Addressing these challenges by empathizing with customers to drive critical product decisions for the Arize AI platform is something I deeply care about. After all, we are talking about influencing the long-term success of ML models in the real world across dozens of use-cases, for teams and organizations of all sizes. The prospective impact is infinite.
Q: Are there other factors that contributed to your joining the company?
Reah: It’s motivating to work on a product that has serious implications for how AI/ML impacts society. Ethics in AI is an important issue for me personally and right now, companies that rely on ML to make millions of decisions that impact people’s lives lack reliable tools for detecting and combating unfair bias. Algorithms are trained by fallible humans, data sets are biased and different across cultures, demographics, gender, and socioeconomic backgrounds. When you have training sets based on flawed data or teams that aren’t diverse in background and thinking, you will inevitably run into problems. One of my top priorities is to empower ML engineers to understand and improve model transparency and explainability through our platform.
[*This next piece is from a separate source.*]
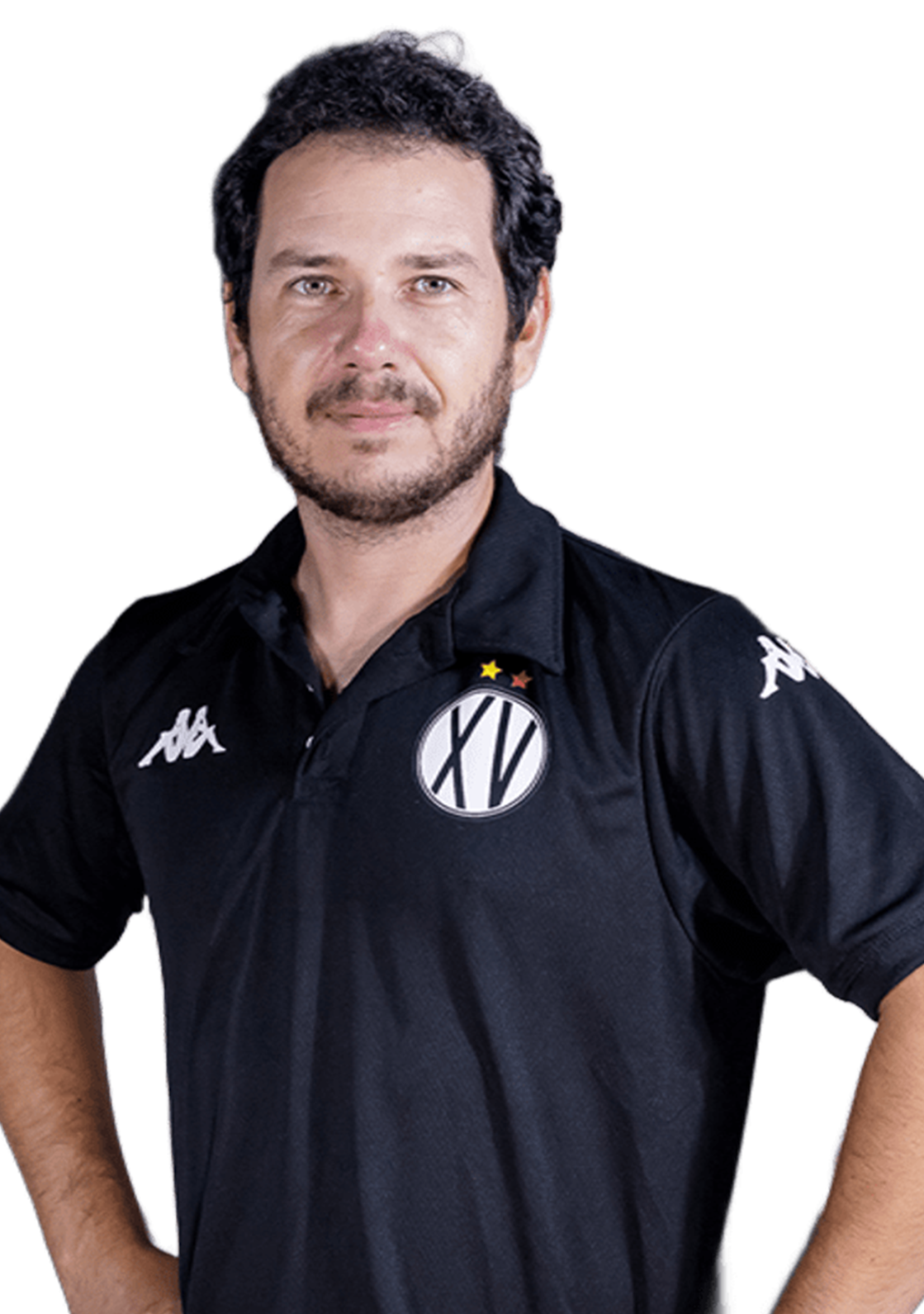 João Zangerólamo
Ethical, responsible, and fair models are an absolute must for the future of AI.
Q: What’s an “aha” moment in your career that helped lead you to Arize AI?
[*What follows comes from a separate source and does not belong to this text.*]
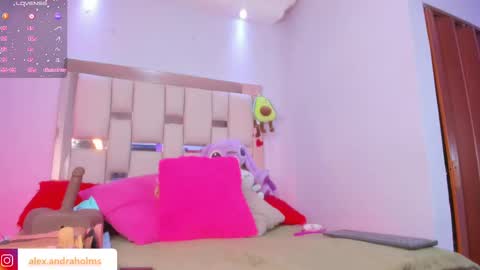 Snapshot of alexandra_holms1 chatting on October 3, 2025, 8:39 pm alexandra_holms1 online show from October 3, 2025, 8:39 pm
Reah: The issues Arize strives to solve were the same challenges I was dealing with on a daily basis. But the pandemic really hammered home the need for what Arize is building.
In just a matter of weeks, countless ML models started to drift and degrade in performance, many even becoming obsolete overnight. Stay-at-home mandates, new requirements for businesses, travel restrictions, and remote work and schooling are just a few examples of a new world that could have never been predicted in a research environment. ML model features and data across the board at companies across every industry changed drastically. Most companies that rely on ML lacked the right tools to identify where their predictions and models were broken, what was the root cause, and how to fix it. They were basically flying blind running their businesses.
The world is dynamic. Sometimes change happens gradually, sometimes it happens overnight. With its ability to directly map how data can change from training to real-world production and deliver rapid guidance to resolve performance, bias, and data quality issues, Arize has the ability to help companies achieve resilience with their ML models.
If we can reduce this time to value and make sure that models are performing and reacting to change, the success of ML initiatives will be improved beyond measure and our customers will be infinitely grateful.